*** Opening Material provided ***

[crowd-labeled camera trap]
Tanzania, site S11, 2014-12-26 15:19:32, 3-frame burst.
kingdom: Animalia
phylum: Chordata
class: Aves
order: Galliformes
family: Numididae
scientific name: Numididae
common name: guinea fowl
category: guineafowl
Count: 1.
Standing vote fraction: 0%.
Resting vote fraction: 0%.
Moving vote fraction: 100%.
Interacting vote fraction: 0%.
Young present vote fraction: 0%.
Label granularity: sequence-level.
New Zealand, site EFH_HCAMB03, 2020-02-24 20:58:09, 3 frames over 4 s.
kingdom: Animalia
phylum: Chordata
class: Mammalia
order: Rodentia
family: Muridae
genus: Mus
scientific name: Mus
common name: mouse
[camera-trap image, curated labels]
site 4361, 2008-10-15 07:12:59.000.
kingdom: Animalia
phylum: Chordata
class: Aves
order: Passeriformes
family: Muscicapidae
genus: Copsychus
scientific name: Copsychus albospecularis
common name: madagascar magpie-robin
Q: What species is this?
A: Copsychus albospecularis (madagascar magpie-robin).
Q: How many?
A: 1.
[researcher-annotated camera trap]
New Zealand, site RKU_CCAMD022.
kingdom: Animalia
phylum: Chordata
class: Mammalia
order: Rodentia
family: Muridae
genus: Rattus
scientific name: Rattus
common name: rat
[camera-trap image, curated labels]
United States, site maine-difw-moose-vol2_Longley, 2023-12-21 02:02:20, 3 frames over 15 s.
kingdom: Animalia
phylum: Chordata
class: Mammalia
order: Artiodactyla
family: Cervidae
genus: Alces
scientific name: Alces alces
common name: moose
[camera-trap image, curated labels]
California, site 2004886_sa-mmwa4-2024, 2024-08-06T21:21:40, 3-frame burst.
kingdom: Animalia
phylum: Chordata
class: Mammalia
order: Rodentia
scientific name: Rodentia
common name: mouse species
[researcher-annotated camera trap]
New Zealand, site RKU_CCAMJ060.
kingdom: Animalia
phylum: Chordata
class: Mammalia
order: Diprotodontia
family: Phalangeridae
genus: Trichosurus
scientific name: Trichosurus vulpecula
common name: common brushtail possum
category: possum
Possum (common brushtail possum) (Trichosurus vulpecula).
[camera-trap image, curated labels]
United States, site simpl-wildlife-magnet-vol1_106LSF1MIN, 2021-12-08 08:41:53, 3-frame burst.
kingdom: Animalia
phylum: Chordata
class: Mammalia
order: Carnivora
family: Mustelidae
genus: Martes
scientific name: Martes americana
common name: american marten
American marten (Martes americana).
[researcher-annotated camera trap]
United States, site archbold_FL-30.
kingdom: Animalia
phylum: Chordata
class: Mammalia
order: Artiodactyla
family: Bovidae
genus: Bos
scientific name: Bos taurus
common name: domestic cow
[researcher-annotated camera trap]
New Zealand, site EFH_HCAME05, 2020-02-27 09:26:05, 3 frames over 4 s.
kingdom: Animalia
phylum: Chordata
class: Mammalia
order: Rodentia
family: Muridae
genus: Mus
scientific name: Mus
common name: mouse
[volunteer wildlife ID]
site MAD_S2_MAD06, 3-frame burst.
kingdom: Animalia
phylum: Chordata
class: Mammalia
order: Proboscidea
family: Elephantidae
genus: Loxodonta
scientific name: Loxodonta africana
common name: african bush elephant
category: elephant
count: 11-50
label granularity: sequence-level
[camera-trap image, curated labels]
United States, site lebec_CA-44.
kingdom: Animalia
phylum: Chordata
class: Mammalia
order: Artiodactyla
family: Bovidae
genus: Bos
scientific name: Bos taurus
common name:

*** Closing Material provided ***

Could you repeat every record word for word?

[crowd-labeled camera trap]
Tanzania, site S11, 2014-12-26 15:19:32, 3-frame burst.
kingdom: Animalia
phylum: Chordata
class: Aves
order: Galliformes
family: Numididae
scientific name: Numididae
common name: guinea fowl
category: guineafowl
Count: 1.
Standing vote fraction: 0%.
Resting vote fraction: 0%.
Moving vote fraction: 100%.
Interacting vote fraction: 0%.
Young present vote fraction: 0%.
Label granularity: sequence-level.
New Zealand, site EFH_HCAMB03, 2020-02-24 20:58:09, 3 frames over 4 s.
kingdom: Animalia
phylum: Chordata
class: Mammalia
order: Rodentia
family: Muridae
genus: Mus
scientific name: Mus
common name: mouse
[camera-trap image, curated labels]
site 4361, 2008-10-15 07:12:59.000.
kingdom: Animalia
phylum: Chordata
class: Aves
order: Passeriformes
family: Muscicapidae
genus: Copsychus
scientific name: Copsychus albospecularis
common name: madagascar magpie-robin
Q: What species is this?
A: Copsychus albospecularis (madagascar magpie-robin).
Q: How many?
A: 1.
[researcher-annotated camera trap]
New Zealand, site RKU_CCAMD022.
kingdom: Animalia
phylum: Chordata
class: Mammalia
order: Rodentia
family: Muridae
genus: Rattus
scientific name: Rattus
common name: rat
[camera-trap image, curated labels]
United States, site maine-difw-moose-vol2_Longley, 2023-12-21 02:02:20, 3 frames over 15 s.
kingdom: Animalia
phylum: Chordata
class: Mammalia
order: Artiodactyla
family: Cervidae
genus: Alces
scientific name: Alces alces
common name: moose
[camera-trap image, curated labels]
California, site 2004886_sa-mmwa4-2024, 2024-08-06T21:21:40, 3-frame burst.
kingdom: Animalia
phylum: Chordata
class: Mammalia
order: Rodentia
scientific name: Rodentia
common name: mouse species
[researcher-annotated camera trap]
New Zealand, site RKU_CCAMJ060.
kingdom: Animalia
phylum: Chordata
class: Mammalia
order: Diprotodontia
family: Phalangeridae
genus: Trichosurus
scientific name: Trichosurus vulpecula
common name: common brushtail possum
category: possum
Possum (common brushtail possum) (Trichosurus vulpecula).
[camera-trap image, curated labels]
United States, site simpl-wildlife-magnet-vol1_106LSF1MIN, 2021-12-08 08:41:53, 3-frame burst.
kingdom: Animalia
phylum: Chordata
class: Mammalia
order: Carnivora
family: Mustelidae
genus: Martes
scientific name: Martes americana
common name: american marten
American marten (Martes americana).
[researcher-annotated camera trap]
United States, site archbold_FL-30.
kingdom: Animalia
phylum: Chordata
class: Mammalia
order: Artiodactyla
family: Bovidae
genus: Bos
scientific name: Bos taurus
common name: domestic cow
[researcher-annotated camera trap]
New Zealand, site EFH_HCAME05, 2020-02-27 09:26:05, 3 frames over 4 s.
kingdom: Animalia
phylum: Chordata
class: Mammalia
order: Rodentia
family: Muridae
genus: Mus
scientific name: Mus
common name: mouse
[volunteer wildlife ID]
site MAD_S2_MAD06, 3-frame burst.
kingdom: Animalia
phylum: Chordata
class: Mammalia
order: Proboscidea
family: Elephantidae
genus: Loxodonta
scientific name: Loxodonta africana
common name: african bush elephant
category: elephant
count: 11-50
label granularity: sequence-level
[camera-trap image, curated labels]
United States, site lebec_CA-44.
kingdom: Animalia
phylum: Chordata
class: Mammalia
order: Artiodactyla
family: Bovidae
genus: Bos
scientific name: Bos taurus
common name:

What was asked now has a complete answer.